==== DATASET EXTRACT

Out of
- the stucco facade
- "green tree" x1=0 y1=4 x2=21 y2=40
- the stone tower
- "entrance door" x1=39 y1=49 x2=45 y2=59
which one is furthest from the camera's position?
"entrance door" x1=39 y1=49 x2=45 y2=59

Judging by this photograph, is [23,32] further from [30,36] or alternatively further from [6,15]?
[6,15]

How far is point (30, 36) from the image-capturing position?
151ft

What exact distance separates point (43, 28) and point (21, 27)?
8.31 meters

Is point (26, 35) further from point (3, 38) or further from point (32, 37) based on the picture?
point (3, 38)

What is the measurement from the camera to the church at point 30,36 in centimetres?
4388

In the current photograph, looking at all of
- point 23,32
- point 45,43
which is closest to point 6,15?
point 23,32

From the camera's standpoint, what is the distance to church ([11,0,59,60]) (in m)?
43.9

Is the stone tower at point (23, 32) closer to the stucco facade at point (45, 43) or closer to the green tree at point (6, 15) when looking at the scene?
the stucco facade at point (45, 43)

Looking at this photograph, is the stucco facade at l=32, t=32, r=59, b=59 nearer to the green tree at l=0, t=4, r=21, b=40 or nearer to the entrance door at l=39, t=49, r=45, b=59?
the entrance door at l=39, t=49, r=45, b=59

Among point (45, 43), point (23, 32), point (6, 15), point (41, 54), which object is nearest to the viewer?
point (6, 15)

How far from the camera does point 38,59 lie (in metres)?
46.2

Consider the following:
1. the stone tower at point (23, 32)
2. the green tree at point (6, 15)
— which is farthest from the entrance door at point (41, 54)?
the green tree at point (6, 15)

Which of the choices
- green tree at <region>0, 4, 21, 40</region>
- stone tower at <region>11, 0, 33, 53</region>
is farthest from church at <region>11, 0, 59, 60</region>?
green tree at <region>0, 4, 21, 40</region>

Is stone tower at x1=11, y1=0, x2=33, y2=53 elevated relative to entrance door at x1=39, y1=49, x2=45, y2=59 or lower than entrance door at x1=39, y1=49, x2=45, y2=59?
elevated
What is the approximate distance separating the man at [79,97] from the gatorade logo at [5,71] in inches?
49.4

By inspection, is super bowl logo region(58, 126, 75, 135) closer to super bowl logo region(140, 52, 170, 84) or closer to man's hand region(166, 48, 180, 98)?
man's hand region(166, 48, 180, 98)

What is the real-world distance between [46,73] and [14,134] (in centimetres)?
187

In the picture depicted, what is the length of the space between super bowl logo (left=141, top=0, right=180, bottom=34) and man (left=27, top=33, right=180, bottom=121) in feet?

========

Convert every line of the entries above into a numbered list, leaving out the blank lines.

1. Out of
2. - the stucco facade
3. - "green tree" x1=0 y1=4 x2=21 y2=40
4. - the stone tower
5. - "entrance door" x1=39 y1=49 x2=45 y2=59
6. which one is furthest from the camera's position?
7. "entrance door" x1=39 y1=49 x2=45 y2=59
8. Judging by this photograph, is [23,32] further from [30,36] or alternatively further from [6,15]?
9. [6,15]
10. How far is point (30, 36) from the image-capturing position?
11. 151ft
12. What exact distance separates point (43, 28) and point (21, 27)?
13. 8.31 meters
14. Is point (26, 35) further from point (3, 38) or further from point (32, 37) based on the picture?
15. point (3, 38)
16. What is the measurement from the camera to the church at point 30,36 in centimetres?
17. 4388
18. In the current photograph, looking at all of
19. - point 23,32
20. - point 45,43
21. which is closest to point 6,15?
22. point 23,32
23. From the camera's standpoint, what is the distance to church ([11,0,59,60]) (in m)?
24. 43.9
25. Is the stone tower at point (23, 32) closer to the stucco facade at point (45, 43) or closer to the green tree at point (6, 15) when looking at the scene?
26. the stucco facade at point (45, 43)
27. Looking at this photograph, is the stucco facade at l=32, t=32, r=59, b=59 nearer to the green tree at l=0, t=4, r=21, b=40 or nearer to the entrance door at l=39, t=49, r=45, b=59?
28. the entrance door at l=39, t=49, r=45, b=59
29. Among point (45, 43), point (23, 32), point (6, 15), point (41, 54), which object is nearest to the viewer?
30. point (6, 15)
31. How far from the camera does point 38,59 lie (in metres)?
32. 46.2
33. Consider the following:
34. 1. the stone tower at point (23, 32)
35. 2. the green tree at point (6, 15)
36. — which is farthest from the entrance door at point (41, 54)?
37. the green tree at point (6, 15)
38. Which of the choices
39. - green tree at <region>0, 4, 21, 40</region>
40. - stone tower at <region>11, 0, 33, 53</region>
41. is farthest from church at <region>11, 0, 59, 60</region>?
42. green tree at <region>0, 4, 21, 40</region>
43. Is stone tower at x1=11, y1=0, x2=33, y2=53 elevated relative to entrance door at x1=39, y1=49, x2=45, y2=59 or lower than entrance door at x1=39, y1=49, x2=45, y2=59?
44. elevated
45. What is the approximate distance separating the man at [79,97] from the gatorade logo at [5,71] in inches?
46. 49.4
47. By inspection, is super bowl logo region(58, 126, 75, 135) closer to super bowl logo region(140, 52, 170, 84) or closer to man's hand region(166, 48, 180, 98)?
48. man's hand region(166, 48, 180, 98)
49. What is the real-world distance between [46,73] and [14,134] (in centimetres)?
50. 187
51. In the picture depicted, what is the length of the space between super bowl logo (left=141, top=0, right=180, bottom=34) and man (left=27, top=33, right=180, bottom=121) in feet?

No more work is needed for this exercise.